## Given data
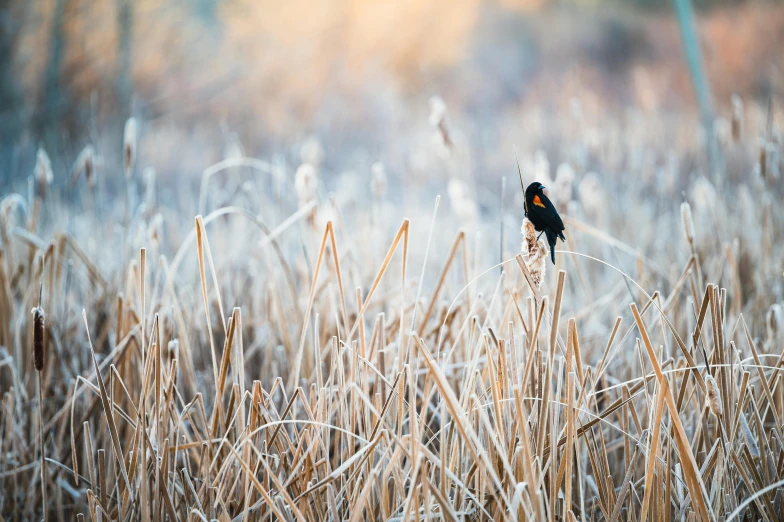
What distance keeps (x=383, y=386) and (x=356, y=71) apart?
13.9ft

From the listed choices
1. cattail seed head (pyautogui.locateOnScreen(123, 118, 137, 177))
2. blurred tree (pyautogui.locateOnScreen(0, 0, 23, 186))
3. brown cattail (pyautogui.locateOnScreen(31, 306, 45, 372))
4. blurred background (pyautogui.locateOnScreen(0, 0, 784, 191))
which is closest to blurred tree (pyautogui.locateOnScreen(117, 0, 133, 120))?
blurred background (pyautogui.locateOnScreen(0, 0, 784, 191))

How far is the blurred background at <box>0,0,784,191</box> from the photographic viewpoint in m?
3.32

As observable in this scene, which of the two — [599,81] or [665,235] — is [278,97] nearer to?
[599,81]

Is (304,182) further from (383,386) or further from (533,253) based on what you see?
(533,253)

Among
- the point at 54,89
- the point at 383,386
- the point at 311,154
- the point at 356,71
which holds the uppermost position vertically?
the point at 356,71

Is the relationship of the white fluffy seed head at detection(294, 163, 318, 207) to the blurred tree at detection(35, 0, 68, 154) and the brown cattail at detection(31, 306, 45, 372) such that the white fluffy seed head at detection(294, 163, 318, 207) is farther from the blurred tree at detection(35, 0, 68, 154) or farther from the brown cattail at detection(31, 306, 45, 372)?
the blurred tree at detection(35, 0, 68, 154)

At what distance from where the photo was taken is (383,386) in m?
0.68

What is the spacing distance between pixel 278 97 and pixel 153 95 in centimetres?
96

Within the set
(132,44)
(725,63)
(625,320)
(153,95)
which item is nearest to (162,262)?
(625,320)

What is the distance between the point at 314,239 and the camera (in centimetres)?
106

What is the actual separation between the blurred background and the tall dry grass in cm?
205

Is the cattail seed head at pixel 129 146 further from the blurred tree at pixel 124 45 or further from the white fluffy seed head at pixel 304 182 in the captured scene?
the blurred tree at pixel 124 45


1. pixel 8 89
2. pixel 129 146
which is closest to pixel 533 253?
pixel 129 146

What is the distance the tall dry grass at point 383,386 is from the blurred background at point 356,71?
205 cm
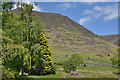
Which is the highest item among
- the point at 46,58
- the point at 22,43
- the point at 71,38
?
the point at 71,38

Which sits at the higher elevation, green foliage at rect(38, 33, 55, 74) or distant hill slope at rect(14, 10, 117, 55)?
distant hill slope at rect(14, 10, 117, 55)

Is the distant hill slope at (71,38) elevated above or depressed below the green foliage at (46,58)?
above

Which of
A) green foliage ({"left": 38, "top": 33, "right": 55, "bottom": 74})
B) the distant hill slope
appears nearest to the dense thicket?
green foliage ({"left": 38, "top": 33, "right": 55, "bottom": 74})

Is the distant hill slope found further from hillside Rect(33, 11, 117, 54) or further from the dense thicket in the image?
the dense thicket

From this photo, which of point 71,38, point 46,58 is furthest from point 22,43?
point 71,38

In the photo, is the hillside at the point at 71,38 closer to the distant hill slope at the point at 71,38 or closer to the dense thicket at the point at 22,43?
the distant hill slope at the point at 71,38

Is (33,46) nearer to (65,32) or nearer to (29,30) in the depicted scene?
(29,30)

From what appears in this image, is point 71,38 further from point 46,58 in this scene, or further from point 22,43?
point 22,43

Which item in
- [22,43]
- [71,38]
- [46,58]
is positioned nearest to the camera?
[22,43]

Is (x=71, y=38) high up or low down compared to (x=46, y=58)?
up

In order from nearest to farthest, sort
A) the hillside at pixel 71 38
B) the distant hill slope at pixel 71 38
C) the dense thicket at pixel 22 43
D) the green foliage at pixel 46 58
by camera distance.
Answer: the dense thicket at pixel 22 43, the green foliage at pixel 46 58, the distant hill slope at pixel 71 38, the hillside at pixel 71 38

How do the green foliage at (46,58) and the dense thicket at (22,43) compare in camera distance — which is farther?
the green foliage at (46,58)

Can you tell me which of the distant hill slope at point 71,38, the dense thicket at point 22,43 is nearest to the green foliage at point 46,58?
the dense thicket at point 22,43

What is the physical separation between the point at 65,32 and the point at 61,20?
37348mm
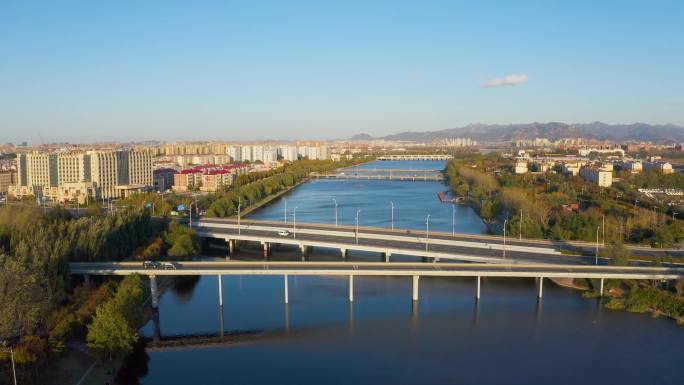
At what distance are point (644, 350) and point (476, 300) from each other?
274 cm

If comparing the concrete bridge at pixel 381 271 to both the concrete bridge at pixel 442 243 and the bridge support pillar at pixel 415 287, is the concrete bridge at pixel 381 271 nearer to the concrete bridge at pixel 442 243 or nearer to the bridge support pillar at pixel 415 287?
the bridge support pillar at pixel 415 287

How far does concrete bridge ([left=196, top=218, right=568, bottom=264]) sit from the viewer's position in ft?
38.4

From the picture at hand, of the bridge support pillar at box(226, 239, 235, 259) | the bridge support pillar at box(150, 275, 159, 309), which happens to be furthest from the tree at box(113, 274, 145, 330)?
the bridge support pillar at box(226, 239, 235, 259)

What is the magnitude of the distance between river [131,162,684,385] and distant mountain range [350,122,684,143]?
4280 inches

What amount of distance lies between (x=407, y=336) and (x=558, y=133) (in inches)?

## Exercise
Starting at the line containing "In order from nearest to farthest, sort" and ending at the line containing "Answer: the dense", switch "camera distance" to "distance from the camera" and write those lines out again with nothing else changed.

## Problem solution
In order from nearest to farthest, sort
A) the hillside at pixel 71 38
B) the distant hill slope at pixel 71 38
C) the dense thicket at pixel 22 43
D) the green foliage at pixel 46 58
by distance from the camera.
Answer: the dense thicket at pixel 22 43, the green foliage at pixel 46 58, the distant hill slope at pixel 71 38, the hillside at pixel 71 38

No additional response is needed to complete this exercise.